Nicole Mari le Samedi 30 Juillet 2022 à 21:15

L’autonomie peut-elle augmenter le bien-être économique et social des Corses ? « Oui », répond clairement Nanette Maupertuis, présidente de l’Assemblée de Corse et professeur d’économie à l’université de Corse. Lors de la dernière session estivale de l’Assemblée de Corse, elle a présenté un rapport « Autunumia è Benista », basé sur une étude inédite couvrant 80 pays et qui est un plaidoyer argumenté en faveur de l’autonomie fiscale. Elle explique à Corse Net Infos que la qualité de vie d’une population dépend directement de la qualité des institutions qui la gouvernent. Elle affirme que l’autonomie est, à la fois, une dynamique et une éthique de la responsabilité et de la confiance.



Nanette Maupertuis, présidente de l'Assemblée de Corse, représentante de la Corse au Comité européen des régions et professeur d'économie à l'Université de Corse.

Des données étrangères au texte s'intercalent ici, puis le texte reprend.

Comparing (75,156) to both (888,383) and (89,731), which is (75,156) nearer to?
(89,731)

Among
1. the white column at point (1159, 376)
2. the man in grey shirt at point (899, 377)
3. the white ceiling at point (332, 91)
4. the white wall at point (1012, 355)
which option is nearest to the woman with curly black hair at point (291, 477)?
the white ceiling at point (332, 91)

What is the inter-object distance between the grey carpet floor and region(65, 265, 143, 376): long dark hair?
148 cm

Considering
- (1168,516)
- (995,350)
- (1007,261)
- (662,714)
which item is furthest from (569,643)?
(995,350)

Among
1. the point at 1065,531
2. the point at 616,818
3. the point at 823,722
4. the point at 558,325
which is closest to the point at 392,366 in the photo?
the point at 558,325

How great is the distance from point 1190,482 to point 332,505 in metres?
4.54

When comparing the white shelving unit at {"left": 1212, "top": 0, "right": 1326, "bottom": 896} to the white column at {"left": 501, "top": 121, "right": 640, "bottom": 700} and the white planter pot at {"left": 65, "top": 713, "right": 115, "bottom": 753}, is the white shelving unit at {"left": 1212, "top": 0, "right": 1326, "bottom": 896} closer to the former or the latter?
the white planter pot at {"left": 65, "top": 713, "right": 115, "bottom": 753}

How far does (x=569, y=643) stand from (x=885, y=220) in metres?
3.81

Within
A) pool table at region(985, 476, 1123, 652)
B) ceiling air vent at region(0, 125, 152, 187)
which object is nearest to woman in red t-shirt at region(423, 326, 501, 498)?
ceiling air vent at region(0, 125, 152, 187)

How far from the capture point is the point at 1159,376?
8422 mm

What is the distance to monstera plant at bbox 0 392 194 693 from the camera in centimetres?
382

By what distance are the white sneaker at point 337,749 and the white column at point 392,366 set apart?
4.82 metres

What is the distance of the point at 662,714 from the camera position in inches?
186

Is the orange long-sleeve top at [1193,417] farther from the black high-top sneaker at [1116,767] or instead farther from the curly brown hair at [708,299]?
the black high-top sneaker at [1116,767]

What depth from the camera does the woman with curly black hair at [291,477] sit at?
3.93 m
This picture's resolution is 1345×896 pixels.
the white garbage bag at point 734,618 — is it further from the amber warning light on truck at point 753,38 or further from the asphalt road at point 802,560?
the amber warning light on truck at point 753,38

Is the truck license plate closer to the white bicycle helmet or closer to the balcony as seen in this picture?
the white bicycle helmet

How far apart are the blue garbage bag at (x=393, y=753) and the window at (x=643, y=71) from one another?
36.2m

Nanette Maupertuis, présidente de l'Assemblée de Corse, représentante de la Corse au Comité européen des régions et professeur d'économie à l'Université de Corse.
- Vous avez choisi de présenter une étude inédite sur l’impact de l’autonomie dans le quotidien et le bien-être des Corses. De quoi s’agit-il exactement ?
- Depuis des années, lorsqu’on traite de la question de l’autonomie, on convoque, en général, le droit comparé et on mobilise les statuts existants dans des régions autonomes. On a raison de le faire, mais, le plus souvent, on ne regarde que l’angle du droit et on passe sous silence l’économie politique qui est, pourtant, très utile parce qu’elle nous permet de faire le lien entre la qualité des institutions et les indicateurs de bien-être. Ces indicateurs sont très intéressants parce qu’ils englobent, à la fois, les indicateurs de bien-être matériel, comme le PIB (Produit intérieur brut), donc le revenu, et des indicateurs de développement humain dans les domaines de la santé, de l’espérance de vie, du niveau d’éducation, de l’égalité de genres… et plus récemment aussi les questions environnementales. Mon souci était d’entrer dans le débat sur l’autonomie en mettant la focale sur la dimension économique et sociale, d’autant que nous l’avions évoquée, d’une part lors de la Conférence sociale qui s’est tenue il y a quelques semaines, d’autre part au sein de l’hémicycle. J’avais été interpellée par Jean-Martin Mondoloni de manière un peu ironique sur la question suivante : « est-ce que l’autonomie accroît le bonheur des gens et va régler leurs problèmes quotidiens ? ». Je me suis employée à investiguer la littérature académique existante sur le sujet pour voir quelle était la relation entre autonomie et bien-être économique et social.
 
- Vous aviez, en janvier, dans nos colonnes, affirmé que l’autonomie offrait de nouvelles opportunités de développement économique et social. Cette étude le confirme-t-elle ?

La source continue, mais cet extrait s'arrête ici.